Overview: Optimize your implementation to support join algorithms.
Deadline: May 17
Grade: Scored out of 10 points
- 50% Correctness
- 50% Efficiency

This checkpoint is, in effect, a more rigorous form of Checkpoints 1 and 2. The requirements are identical: We give you a query and some data, you evaluate the query on the data and give us a response as quickly as possible.

We'll be expecting a more feature-complete submission. Your code will be evaluated on more queries from TPC-H benchmark, which exercises a broader range of SQL features than the previous checkpoints did.

Join Ordering

The order in which you join tables together is incredibly important, and can change the runtime of your query by multiple orders of magnitude. Picking between different join orderings is incredibly important! However, to do so, you will need statistics about the data, something that won't really be feasible until later. Instead, here's a present for those of you paying attention. The tables in each FROM clause are ordered so that you will get our recommended join order by building a left-deep plan going in-order of the relation list (something that many of you are doing already), and (for hybrid hash joins) using the left-hand-side relation to build your hash table.

Query Rewriting

In the prior checkpoints, you were encouraged to parse SQL into a relational algebra tree. This checkpoint is where that design choice will begins to pay off. We've discussed expression equivalences in relational algebra, and identified several that are always good (e.g., pushing down selection operators). The reference implementation uses some simple recursion to identify patterns of expressions that can be optimized and rewrite them. For example, if I wanted to define a new HashJoin operator, I might go through and replace every qualifying Selection operator sitting on top of a CrossProduct operator with a HashJoin.

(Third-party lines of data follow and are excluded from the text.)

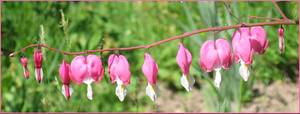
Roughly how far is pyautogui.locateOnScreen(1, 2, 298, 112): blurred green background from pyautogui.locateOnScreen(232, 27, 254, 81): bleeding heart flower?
791 mm

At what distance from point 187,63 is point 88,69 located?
0.83 feet

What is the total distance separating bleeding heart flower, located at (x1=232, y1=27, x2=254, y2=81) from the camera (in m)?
1.49

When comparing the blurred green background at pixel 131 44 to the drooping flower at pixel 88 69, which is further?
the blurred green background at pixel 131 44

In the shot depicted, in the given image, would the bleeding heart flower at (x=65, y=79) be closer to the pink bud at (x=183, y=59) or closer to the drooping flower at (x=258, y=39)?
the pink bud at (x=183, y=59)

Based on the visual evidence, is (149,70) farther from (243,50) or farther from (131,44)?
(131,44)

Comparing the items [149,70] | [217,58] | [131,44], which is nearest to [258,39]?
[217,58]

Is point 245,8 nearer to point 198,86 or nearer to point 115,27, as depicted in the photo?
point 198,86

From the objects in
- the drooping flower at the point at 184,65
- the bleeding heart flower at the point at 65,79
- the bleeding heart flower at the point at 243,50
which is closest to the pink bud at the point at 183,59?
the drooping flower at the point at 184,65

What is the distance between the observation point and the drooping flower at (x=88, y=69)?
1.53 m

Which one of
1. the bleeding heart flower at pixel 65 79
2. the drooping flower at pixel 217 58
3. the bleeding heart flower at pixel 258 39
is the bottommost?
the bleeding heart flower at pixel 65 79

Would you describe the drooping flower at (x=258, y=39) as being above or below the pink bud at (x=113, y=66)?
above

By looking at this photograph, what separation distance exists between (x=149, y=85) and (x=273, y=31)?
5.73ft

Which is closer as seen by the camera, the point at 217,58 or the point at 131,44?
the point at 217,58

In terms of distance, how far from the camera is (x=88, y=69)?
1.53m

The checkpoint 3 reference implementation optimizer implements three improvements:

Sort-Merge Join: An implementation of sort-merge join for use on out-of-memory joins.
1-Pass Hash Join: An implementation of the in-memory hash join algorithm.
Join Specialization: Rewrite Selection + CrossProduct operators into Hash Join operators

Interface

Your code will be evaluated in exactly the same way as Project 1. Data will drawn from a 1GB (SF 1) TPC-H dataset.

java -cp build:jsqlparser.jar 
     dubstep.Main 
     --data [data] 
     [sqlfile1] [sqlfile2] ...

This example uses the following directories and files:

[data]: Table data stored in '|' separated files. As before, table names match the names provided in the matching CREATE TABLE with the .dat suffix.
[sqlfileX]: A file containing CREATE TABLE and SELECT statements, defining the schema of the dataset and the query to process

Grading

Your code will be subjected to a sequence of test cases and evaluated on speed and correctness. Note that unlike Project 1, you will neither receive a warning about, nor partial credit for out-of-order query results if the outermost query includes an ORDER BY clause.

Phase 1 (big queries) will be graded on a TPC-H SF 0.1 dataset (100 MB of raw text data). Phase 2 (limited memory) will be graded on datasets of varying sizes. Grades are assigned based on per-query thresholds:

0/10 (F): Your submission does not compile, does not produce correct output, or fails in some other way. Resubmission is highly encouraged.
5/10 (C): Your submission runs the test query faster than the C threshold (listed below for each query), and produces the correct output.
7.5/10 (B): Your submission runs the test query faster than the B threshold (listed below for each query), and produces the correct output.
10/10 (A): Your submission runs the test query faster than the A threshold (listed below for each query), and produces the correct output.

TPC-H Query	Phase 1 Runtimes		Phase 2 Runtimes	Phase 2 Scaling Factor
1	TBD	A	TBD	SF = 0.1
	TBD	B	TBD
	TBD	C	TBD
3	TBD	A	TBD	SF = 0.1
	TBD	B	TBD
	TBD	C	TBD
5	TBD	A	TBD	SF = 0.1
	TBD	B	TBD
	TBD	C	TBD
10	TBD	A	TBD	SF = 0.5
	TBD	B	TBD
	TBD	C	TBD
12	TBD	A	TBD	SF = 0.5
	TBD	B	TBD
	TBD	C	TBD